Evil brings men together.
-Aristotle (attributed)
She felt like she’d been yanked out of water, onto dry land and could still feel the undulations of the waves against her legs. She tipped a bit, not quite spilling into a couple walking past her.
“Sorry, sorry…” she mumbled at them. There was sticky warmth dribbling down the inside of her thigh.
What….what…what….
Little voices echoed in her head.
She couldn’t find her car. Or her apartment. Or her head, for that matter. Her wrist felt like it’d been splintered into about eight thousand pieces.
“Angela?”
She turned her swaying head towards the voice. What…what…what…
It was Zack, his floppy hair forming a dull corona around his head. Her knees started to buckle. She tried to answer him, but her face felt sticky and immobile. Zack’s voice was fuzzy in her ear, like he was far away or as if her ears were stuffed with cotton.
I think I’m going to faint she mused, amazed that she would do something so…Lana Turner.
She fumbled her car keys out of her purse, which was wondrously still intact, unlike her skirt. There was a tear in it that let cold, stinging air onto the tops of her thighs and where her legs joined. She wasn’t really aware of Zack running towards her, dropping a portable coffee cup as he went. She saw the liquid spill onto the street and suddenly his hand was at the center of her back, steadying her.
Angela shoved the keys into his other hand. His words were still oddly muffled in her head. “I can’t find my car, Zack.” She wasn’t quite slurring her words, but they sounded off kilter in her head. As soon as she handed him the keys she remembered that Zack didn’t drive.
She fainted.
***
Zack was terrified. He clung to the wheel of Angela’s car, speeding down 15th Street towards the closest hospital he knew of, Washington Hospital Center. He wasn't sure what kind of car he was driving, only that it’s old, but in pristine condition and a bright, lemon yellow. His dad had taught him to drive with a manual transmission one summer, when he had taken it into his head that they needed more father/son time.
But that wasn’t important. The important thing was that Angela was sitting in the passenger seat, unconscious and bleeding. He’d seen the tear in her skirt and when he had lowered her into the car seat, it had become evident that she didn’t have any underwear on.
Zack always thought rationally. But thinking rationally about this was one of the hardest things he’d ever had to do. Angela had been raped. Angela had been raped. His cold, authoritative, anthropological side cited thousands of years of human history setting a precedent for this. Why, months alone would be enough!

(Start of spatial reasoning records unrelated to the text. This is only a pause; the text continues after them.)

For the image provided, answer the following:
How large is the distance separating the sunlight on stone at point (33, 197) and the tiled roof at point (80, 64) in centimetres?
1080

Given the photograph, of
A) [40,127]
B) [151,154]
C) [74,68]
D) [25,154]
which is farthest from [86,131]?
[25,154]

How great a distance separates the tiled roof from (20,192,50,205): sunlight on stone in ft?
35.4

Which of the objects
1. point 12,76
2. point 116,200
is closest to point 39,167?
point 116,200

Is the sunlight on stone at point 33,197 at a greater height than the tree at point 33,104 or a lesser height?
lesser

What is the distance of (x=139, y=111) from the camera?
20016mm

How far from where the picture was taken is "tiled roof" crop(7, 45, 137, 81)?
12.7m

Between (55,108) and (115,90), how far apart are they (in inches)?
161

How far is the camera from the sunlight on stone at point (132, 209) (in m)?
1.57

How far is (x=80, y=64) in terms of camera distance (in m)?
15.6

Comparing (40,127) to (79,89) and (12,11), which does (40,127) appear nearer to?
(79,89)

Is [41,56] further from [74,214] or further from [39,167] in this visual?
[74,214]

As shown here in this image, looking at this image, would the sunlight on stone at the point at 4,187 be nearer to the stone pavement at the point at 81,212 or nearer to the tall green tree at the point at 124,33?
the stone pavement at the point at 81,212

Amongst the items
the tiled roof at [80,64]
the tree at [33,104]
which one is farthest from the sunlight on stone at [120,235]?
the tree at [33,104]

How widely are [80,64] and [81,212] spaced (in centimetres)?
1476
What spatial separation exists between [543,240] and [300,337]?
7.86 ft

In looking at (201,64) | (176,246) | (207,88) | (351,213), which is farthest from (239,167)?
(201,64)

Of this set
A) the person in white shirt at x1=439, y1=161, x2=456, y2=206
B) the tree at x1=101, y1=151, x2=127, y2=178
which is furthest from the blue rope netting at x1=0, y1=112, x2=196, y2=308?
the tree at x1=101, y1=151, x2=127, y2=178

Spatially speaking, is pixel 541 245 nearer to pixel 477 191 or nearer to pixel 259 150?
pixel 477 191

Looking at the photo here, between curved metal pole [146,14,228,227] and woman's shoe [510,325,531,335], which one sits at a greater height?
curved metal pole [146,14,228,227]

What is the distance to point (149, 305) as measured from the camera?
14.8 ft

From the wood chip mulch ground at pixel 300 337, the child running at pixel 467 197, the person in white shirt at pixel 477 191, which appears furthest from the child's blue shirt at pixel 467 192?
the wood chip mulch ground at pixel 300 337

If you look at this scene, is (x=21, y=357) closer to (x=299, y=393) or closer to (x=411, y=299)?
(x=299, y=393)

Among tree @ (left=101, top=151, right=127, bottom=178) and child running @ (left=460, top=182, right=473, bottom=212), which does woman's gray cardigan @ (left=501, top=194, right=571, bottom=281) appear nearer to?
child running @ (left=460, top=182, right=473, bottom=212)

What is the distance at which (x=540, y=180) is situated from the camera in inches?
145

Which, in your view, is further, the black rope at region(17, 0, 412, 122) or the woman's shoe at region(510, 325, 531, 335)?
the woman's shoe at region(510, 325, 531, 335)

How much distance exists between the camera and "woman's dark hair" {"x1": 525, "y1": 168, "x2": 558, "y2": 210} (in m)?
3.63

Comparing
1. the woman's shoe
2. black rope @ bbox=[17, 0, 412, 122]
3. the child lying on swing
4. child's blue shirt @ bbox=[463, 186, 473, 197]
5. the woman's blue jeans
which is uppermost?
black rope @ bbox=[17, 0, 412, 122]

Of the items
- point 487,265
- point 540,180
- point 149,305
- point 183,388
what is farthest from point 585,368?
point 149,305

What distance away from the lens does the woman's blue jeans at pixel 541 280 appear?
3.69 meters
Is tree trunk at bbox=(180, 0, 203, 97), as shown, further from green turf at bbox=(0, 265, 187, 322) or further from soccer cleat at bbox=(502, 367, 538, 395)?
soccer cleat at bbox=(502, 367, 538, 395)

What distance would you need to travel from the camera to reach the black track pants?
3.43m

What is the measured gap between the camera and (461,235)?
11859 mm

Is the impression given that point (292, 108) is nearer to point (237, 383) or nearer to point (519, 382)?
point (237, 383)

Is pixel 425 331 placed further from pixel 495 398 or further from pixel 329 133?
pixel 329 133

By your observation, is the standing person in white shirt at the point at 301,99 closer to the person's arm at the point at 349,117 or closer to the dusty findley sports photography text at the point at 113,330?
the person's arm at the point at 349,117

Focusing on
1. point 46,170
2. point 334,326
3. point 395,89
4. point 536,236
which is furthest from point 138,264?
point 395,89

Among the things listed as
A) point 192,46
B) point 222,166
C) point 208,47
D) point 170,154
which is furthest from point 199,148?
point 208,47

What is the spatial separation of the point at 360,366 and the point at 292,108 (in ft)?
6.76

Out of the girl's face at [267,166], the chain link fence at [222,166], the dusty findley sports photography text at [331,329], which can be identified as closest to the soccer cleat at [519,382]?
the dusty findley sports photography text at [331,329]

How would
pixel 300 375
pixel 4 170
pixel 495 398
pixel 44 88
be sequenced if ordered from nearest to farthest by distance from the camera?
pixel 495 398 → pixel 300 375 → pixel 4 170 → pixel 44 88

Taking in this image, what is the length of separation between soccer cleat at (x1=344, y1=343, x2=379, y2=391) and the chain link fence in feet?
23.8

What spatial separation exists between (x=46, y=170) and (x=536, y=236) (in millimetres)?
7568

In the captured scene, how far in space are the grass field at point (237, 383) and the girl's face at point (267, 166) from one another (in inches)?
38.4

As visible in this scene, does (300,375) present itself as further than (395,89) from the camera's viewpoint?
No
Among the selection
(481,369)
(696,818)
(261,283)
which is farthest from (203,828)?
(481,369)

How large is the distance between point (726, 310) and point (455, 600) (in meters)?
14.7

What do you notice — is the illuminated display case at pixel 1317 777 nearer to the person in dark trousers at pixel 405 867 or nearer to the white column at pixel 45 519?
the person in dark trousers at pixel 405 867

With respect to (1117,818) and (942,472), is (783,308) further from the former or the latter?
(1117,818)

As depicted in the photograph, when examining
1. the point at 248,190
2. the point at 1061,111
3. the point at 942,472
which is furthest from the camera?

As he turned a corner onto Irving and the silhouette of the hospital loomed large in the sky, he tried to calm down. He was driving, something he had only done three times before in his life and never at this speed or in an unfamiliar car. But all of those things were insignificant to what was actually happening, what had happened.
He pulled up next to the curb (where no one was parked, thank God, if there was one) and threw the door open. He got out, jogging to the other side of the car. He carefully took Angela out. She fell against him, dead weight. He didn’t know if he could carry her down the street to the emergency room. He didn’t know if he was strong enough.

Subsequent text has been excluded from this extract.